Pesentation slides, June 7
The multiple linear regression module has passed the test for small integer and random input - the output is sensible and reasonably close to an ideal fit. This week, I will be familiarizing myself with the primary software package, GEMMA, which correlates SNP (single nucleotide polymorphism) genotype and phenotype data. It is possible that SNPs will come into play when we analyze data from knockout mice - that is, mice where we negate, at conception, the functionality of a gene by inducing a single nucleotide mutation.
The source data come from two sources: the 3' UTR sequences originate from UCSC and are labeled with RefSeq accession numbers, and the microarray data were obtained experimentally and are labeled with Ensembl accession numbers. The first task for this week is to pair the two data sets and filter out any missing entries from the lookup table. After that, I need to filter out any data points for whom the 3' UTR nucleotide sequence is a substring of another 3' UTR sequence. This ensures that the data do not have duplicates. From there, the kinship matrix must be computed. This matrix will be generated by correlating the k-mer frequencies for each sequence, where \(k\leq4\).
After forming the kinship matrix, the genotypes will be computed based on the presence or absence of each possible 6-mer in each 3' UTR sequence. Two types of genotype data will be computed: a simple motif count, and a binary yes/no table. These, in addition to the expression (phenotype) data, will be input into GEMMA to determine which motifs are most correlated with decreased transcription output. We will also compute two additional kinds of kinship matrices: the dimer count kinship matrix which is computed using the same algorithm as last week with \(k=2\), and the shared motifs kinship matrix which takes the dot product of two rows of the binary matrix normalized to fall in \([0, 1]\).

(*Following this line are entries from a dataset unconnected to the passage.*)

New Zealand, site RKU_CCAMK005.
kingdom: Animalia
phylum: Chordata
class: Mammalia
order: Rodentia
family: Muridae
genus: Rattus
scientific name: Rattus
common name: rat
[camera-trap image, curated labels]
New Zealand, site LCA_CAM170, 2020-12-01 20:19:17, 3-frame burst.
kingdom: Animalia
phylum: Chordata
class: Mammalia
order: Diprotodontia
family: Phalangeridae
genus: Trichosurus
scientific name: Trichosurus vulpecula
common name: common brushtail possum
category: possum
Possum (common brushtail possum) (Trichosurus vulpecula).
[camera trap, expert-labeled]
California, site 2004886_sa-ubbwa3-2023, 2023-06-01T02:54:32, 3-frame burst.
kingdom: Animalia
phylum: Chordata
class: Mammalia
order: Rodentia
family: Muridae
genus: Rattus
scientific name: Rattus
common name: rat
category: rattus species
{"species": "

Friday 6.28: Happy Tau Day, and Happy Birthday to me!
The p-values from the Wald linear mixed model will be used for each motif to test the hypothesis that the presence or absense of the motif is positively correlated with the expression data. Using an \(\alpha\) of 0.05 and a Bonferroni-corrected \(\alpha\) of \(1.22 \cdot 10^{-5}\), the motifs such that (\p<\alpha\) will be compared to the set of known motifs. This is the test of validity for our method: if there is a significant overlap between the established results and ours, we say our method is suitable; otherwise, our method is flawed.